Ecological and biogeographical studies of non-marine ostracods from the Neotropical bioregion are rare, despite the wide application of ostracods in paleoclimate and paleoecological reconstructions. Databases such as the European (OMEGA, Horne et al. 2011) and North America databases (NACODe: North America Combined Ostracode Database; originally named NANODe (North American Non-marine Ostracode Database) (Forester et al. 2005; Curry et al. 2012) are compiling data on the presence/absence of ostracod species and associated hydrological/geochemical and climate conditions, to develop calibration datasets for paleo-reconstructions.
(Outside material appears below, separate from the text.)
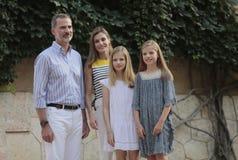 Famille royale de l'Espagne posant au palais de Marivent pendant leurs vacances d'été Images stock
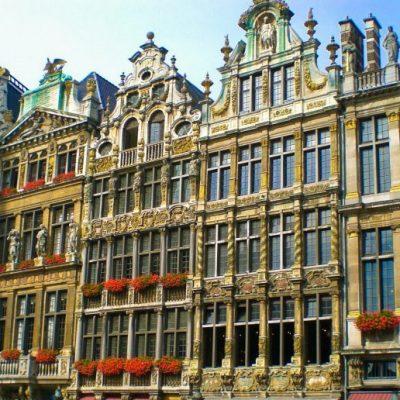 Канторите на различните занаятчийски гилдии на централния площад в Брюксел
The effort to build comprehensive databases will not be complete until data from the Southern Hemisphere are incorporated, particularly from South America, where the number of recorded ostracod species is low compared to other continents, including Australia and Africa (Martens et al. 2008).
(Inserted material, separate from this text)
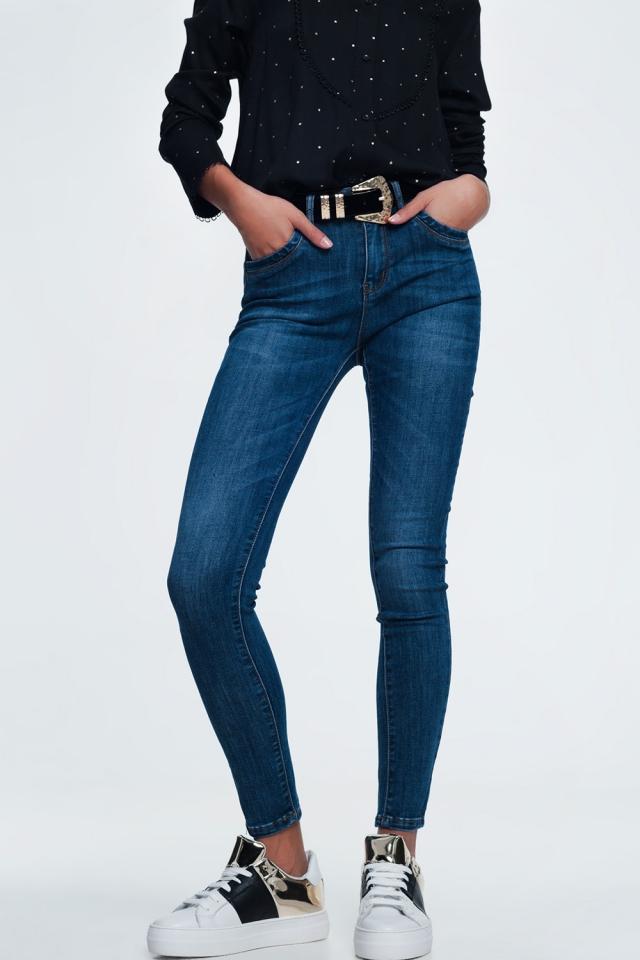 Blauwe skinny jeans in halfdonkere wassing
Ostracod assemblages are useful to determine past hydrological conditions [salinity, temperature, water energy (De Deckker and Forester 1988; Curry 1999)] and water depth (Mourguiart et al. 1998), and when coupled with trace-element and oxygen-isotope analyses, enable estimation of past salinity, temperature and pH conditions (Chivas et al. 1983, 1985, 1986a, b; Gouramanis et al. 2010). In Argentina, Schwalb et al. (2002) studied ostracod taxa and isotopes from two Patagonian lakes, providing a database that can be applied to paleo-reconstructions. Other recent papers, involving a variety of approaches, have been published on studies in Patagonia (Cusminsky et al. 2005, 2011; Ballent and Díaz 2011; Ramón Mercau et al. 2012), the Pampas inland and coastal wetlands, including Isla Martín García, eastern Argentina (Cusminsky et al. 2006; Liberto et al. 2012; Ramón Mercau et al. 2014), and the Altiplano of northern Argentina (Laprida et al. 2006; Díaz and Lopretto 2011; Palacios-Fest et al. 2016). As part of this project in central-western Argentina, D’Ambrosio et al. (2015, 2016a) published a description of the soft parts of Ilyocypris ramirezi Cusminsky and Whatley (1996), a taxon originally described from Patagonian Quaternary sediments using only hard parts, and a revised description of Herpetocypris helenae Müller, 1908, which included soft and hard parts and was reported for the first time in the Neotropical region.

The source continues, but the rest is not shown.